THE TASK →
What lines below contain the string "Spider"? List them all.

Collected data:

______

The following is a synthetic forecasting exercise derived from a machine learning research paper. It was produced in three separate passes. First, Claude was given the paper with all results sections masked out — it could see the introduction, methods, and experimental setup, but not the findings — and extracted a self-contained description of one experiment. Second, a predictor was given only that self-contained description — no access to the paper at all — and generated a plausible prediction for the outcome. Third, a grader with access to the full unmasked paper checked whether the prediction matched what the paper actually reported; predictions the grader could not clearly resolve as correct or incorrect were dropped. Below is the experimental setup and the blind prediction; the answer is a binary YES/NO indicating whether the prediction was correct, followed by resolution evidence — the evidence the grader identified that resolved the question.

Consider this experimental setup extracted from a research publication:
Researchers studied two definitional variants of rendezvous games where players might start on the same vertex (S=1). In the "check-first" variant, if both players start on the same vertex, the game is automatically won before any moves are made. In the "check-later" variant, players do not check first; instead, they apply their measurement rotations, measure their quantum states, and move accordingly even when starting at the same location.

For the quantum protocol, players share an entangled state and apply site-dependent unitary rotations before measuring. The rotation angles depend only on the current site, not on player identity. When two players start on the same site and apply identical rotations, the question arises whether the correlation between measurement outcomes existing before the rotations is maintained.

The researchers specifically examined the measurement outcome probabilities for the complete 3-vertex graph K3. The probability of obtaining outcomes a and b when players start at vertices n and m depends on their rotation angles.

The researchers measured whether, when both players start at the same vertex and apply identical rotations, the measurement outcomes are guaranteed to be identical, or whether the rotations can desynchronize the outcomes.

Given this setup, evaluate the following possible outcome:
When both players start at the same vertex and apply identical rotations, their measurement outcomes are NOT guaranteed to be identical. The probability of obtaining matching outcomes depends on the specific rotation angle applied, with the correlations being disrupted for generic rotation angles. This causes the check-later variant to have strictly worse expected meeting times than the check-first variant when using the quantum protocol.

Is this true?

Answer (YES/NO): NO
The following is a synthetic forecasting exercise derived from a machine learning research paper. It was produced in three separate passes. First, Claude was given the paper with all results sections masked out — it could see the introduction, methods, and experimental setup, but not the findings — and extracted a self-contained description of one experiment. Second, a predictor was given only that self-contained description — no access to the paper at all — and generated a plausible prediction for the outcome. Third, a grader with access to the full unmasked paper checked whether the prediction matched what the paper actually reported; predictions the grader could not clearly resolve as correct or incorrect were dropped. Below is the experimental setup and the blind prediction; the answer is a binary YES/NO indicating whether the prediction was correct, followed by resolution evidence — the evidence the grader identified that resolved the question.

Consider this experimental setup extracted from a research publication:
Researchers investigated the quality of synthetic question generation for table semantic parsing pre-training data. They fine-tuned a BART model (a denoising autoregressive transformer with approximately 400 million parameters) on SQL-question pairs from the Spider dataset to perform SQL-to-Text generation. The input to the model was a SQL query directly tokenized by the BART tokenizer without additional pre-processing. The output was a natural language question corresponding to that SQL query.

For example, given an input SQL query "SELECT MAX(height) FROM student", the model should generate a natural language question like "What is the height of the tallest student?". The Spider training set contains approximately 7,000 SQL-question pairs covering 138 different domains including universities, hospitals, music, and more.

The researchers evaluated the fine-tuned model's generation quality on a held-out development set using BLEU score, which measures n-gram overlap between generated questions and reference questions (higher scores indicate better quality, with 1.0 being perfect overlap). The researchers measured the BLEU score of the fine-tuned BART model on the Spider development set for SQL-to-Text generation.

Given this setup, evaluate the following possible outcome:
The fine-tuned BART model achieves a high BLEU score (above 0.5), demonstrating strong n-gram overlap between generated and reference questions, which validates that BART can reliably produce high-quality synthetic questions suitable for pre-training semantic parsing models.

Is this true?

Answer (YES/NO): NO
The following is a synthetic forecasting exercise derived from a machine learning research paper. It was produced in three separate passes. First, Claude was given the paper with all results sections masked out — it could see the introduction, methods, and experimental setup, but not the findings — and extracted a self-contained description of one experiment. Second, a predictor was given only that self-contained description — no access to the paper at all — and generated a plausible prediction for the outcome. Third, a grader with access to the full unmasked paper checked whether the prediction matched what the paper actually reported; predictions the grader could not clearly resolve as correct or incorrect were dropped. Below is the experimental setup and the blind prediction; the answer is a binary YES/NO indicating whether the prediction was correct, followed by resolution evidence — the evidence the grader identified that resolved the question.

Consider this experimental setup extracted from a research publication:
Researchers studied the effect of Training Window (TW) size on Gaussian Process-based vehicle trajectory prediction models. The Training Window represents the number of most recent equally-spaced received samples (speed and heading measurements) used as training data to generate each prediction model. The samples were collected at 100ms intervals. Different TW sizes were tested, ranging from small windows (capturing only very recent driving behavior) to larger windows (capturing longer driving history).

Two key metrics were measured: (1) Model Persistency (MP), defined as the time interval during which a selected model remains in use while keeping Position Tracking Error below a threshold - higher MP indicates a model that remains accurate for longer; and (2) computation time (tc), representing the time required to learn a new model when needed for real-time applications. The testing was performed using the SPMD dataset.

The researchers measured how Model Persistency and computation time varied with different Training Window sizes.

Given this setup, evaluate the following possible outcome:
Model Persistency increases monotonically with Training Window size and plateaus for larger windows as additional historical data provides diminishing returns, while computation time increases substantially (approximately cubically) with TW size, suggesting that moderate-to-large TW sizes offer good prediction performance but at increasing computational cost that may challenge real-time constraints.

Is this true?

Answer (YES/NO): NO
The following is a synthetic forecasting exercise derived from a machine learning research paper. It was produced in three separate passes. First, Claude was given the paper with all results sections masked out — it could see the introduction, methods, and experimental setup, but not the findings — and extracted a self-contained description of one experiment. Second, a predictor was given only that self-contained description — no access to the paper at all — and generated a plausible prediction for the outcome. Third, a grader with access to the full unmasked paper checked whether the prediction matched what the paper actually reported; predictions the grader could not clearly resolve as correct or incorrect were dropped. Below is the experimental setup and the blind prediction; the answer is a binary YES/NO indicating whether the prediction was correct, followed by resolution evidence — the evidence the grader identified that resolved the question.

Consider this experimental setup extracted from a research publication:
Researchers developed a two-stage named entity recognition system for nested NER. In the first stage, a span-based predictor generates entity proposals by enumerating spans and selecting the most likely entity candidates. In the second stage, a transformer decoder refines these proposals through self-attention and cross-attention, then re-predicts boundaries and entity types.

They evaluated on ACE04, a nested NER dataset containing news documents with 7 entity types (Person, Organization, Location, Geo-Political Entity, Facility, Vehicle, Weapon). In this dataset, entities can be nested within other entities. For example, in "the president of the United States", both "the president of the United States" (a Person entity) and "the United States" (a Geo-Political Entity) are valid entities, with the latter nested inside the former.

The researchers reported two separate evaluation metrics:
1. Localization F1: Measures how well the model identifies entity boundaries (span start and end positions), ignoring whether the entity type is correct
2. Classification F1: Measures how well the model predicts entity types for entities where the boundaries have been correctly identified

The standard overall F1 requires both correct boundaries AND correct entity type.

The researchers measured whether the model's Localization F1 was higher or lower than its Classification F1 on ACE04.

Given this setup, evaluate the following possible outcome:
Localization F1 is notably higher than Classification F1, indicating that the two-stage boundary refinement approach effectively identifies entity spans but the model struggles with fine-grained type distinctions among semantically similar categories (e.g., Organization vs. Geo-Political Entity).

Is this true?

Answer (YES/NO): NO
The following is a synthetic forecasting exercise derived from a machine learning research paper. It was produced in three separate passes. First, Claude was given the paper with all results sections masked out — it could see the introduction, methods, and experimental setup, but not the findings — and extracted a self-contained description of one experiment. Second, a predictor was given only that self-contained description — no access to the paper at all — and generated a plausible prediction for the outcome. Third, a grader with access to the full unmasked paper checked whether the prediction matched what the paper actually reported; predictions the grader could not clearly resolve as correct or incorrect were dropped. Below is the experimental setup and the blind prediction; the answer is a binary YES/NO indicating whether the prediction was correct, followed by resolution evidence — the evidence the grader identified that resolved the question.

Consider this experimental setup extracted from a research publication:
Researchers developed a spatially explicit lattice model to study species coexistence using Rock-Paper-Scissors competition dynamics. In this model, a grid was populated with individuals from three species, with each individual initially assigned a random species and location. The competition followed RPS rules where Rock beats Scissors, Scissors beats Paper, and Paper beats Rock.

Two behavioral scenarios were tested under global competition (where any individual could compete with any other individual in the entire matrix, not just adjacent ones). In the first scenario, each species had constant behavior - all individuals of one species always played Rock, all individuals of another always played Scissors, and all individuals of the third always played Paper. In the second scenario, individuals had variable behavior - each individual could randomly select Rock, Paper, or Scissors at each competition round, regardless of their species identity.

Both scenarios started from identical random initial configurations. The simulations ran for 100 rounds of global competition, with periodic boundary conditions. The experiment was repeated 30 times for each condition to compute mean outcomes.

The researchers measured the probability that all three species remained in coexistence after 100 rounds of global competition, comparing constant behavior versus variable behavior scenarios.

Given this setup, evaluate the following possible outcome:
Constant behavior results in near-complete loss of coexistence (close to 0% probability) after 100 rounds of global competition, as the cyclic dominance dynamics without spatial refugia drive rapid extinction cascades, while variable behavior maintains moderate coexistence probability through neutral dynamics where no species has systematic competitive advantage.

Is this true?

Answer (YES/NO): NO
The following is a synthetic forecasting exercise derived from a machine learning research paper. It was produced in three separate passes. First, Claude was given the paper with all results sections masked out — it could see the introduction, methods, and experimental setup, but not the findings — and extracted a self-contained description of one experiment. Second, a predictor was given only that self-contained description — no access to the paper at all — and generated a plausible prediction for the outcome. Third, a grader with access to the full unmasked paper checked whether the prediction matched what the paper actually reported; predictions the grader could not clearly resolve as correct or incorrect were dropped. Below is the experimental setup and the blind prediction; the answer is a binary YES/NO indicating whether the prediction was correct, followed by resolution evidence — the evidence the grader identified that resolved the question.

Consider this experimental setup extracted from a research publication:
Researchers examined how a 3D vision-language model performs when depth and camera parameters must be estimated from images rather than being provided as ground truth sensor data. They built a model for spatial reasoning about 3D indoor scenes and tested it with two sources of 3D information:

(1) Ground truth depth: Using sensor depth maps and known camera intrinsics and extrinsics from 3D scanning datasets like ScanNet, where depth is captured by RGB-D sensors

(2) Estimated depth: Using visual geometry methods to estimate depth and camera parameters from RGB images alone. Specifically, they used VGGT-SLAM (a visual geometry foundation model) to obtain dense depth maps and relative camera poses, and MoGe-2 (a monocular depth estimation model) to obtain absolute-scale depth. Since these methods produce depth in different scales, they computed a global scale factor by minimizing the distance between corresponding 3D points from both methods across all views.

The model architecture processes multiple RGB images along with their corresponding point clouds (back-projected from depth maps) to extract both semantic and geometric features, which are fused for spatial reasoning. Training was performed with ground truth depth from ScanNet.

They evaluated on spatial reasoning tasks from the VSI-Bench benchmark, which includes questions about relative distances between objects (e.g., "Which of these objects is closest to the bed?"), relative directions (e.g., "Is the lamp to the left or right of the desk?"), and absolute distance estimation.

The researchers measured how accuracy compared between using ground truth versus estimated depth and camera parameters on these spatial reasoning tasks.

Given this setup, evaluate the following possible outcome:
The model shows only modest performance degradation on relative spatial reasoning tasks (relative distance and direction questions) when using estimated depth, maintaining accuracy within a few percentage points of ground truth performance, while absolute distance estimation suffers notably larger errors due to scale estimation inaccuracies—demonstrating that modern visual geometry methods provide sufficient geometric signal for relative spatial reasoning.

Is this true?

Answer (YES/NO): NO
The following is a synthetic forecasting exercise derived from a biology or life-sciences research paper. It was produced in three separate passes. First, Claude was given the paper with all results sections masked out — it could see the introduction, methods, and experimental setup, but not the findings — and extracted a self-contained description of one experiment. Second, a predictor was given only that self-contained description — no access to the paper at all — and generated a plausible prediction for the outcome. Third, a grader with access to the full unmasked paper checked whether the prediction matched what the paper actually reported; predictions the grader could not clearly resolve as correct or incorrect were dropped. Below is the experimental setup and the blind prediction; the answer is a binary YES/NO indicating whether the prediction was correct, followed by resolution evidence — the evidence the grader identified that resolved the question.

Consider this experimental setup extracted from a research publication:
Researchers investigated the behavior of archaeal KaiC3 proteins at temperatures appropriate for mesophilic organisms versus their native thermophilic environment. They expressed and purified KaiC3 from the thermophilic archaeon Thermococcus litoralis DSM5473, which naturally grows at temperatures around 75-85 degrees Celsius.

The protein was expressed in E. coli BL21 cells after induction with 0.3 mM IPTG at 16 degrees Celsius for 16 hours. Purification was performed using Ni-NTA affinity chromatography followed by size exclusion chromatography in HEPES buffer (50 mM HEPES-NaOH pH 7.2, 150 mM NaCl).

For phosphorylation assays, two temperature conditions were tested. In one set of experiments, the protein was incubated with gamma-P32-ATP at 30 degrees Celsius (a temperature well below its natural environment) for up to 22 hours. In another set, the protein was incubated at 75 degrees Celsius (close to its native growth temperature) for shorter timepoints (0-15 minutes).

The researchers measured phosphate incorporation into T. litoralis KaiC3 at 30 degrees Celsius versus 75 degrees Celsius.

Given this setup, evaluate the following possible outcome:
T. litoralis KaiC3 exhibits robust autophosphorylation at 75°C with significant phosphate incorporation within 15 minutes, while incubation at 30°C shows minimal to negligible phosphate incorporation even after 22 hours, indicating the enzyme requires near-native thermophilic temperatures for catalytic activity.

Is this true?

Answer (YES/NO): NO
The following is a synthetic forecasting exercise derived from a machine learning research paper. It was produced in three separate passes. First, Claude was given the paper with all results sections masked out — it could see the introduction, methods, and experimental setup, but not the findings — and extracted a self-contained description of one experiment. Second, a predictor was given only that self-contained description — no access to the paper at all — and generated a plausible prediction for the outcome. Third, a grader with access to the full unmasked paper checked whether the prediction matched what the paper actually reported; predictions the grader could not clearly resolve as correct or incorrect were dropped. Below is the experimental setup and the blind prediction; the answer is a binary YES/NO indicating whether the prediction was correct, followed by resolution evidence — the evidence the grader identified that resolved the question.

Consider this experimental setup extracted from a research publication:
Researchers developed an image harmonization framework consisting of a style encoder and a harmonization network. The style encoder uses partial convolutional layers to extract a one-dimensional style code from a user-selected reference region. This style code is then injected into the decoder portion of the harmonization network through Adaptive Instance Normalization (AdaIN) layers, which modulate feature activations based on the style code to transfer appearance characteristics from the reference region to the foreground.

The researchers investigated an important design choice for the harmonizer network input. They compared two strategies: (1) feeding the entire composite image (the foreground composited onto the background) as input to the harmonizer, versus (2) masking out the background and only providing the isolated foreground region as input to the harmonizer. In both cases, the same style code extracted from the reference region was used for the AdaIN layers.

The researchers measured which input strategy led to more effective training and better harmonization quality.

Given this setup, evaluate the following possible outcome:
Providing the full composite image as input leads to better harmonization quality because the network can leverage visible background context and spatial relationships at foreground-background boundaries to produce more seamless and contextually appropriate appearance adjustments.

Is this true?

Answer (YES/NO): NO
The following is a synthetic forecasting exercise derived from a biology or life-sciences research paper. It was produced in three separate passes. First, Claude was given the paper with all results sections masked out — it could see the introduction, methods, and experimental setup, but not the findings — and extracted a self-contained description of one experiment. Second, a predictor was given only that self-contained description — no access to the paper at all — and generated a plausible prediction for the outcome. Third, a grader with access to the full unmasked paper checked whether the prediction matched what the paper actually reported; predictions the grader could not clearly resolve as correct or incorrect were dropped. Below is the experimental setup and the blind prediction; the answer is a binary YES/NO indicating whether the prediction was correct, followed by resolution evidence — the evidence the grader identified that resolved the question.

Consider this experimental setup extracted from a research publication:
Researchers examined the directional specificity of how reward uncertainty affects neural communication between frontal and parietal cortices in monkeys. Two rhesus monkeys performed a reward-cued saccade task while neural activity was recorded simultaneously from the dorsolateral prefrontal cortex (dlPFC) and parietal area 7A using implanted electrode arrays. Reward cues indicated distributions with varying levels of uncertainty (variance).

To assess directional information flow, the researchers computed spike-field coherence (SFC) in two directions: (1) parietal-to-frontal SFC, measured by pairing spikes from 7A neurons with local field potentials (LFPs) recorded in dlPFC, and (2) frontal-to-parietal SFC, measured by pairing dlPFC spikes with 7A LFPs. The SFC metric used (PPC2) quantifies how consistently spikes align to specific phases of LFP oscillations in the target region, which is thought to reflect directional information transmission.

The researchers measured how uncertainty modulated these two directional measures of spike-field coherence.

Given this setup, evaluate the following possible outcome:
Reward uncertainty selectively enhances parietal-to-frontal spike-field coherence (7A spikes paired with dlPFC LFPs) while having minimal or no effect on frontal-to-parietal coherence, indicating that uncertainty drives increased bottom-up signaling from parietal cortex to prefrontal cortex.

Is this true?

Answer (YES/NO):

______

WRITTEN ANSWER →
Researchers investigated the quality of synthetic question generation for table semantic parsing pre-training data. They fine-tuned a BART model (a denoising autoregressive transformer with approximately 400 million parameters) on SQL-question pairs from the Spider dataset to perform SQL-to-Text generation. The input to the model was a SQL query directly tokenized by the BART tokenizer without additional pre-processing. The output was a natural language question corresponding to that SQL query.
For example, given an input SQL query "SELECT MAX(height) FROM student", the model should generate a natural language question like "What is the height of the tallest student?". The Spider training set contains approximately 7,000 SQL-question pairs covering 138 different domains including universities, hospitals, music, and more.
The researchers evaluated the fine-tuned model's generation quality on a held-out development set using BLEU score, which measures n-gram overlap between generated questions and reference questions (higher scores indicate better quality, with 1.0 being perfect overlap). The researchers measured the BLEU score of the fine-tuned BART model on the Spider development set for SQL-to-Text generation.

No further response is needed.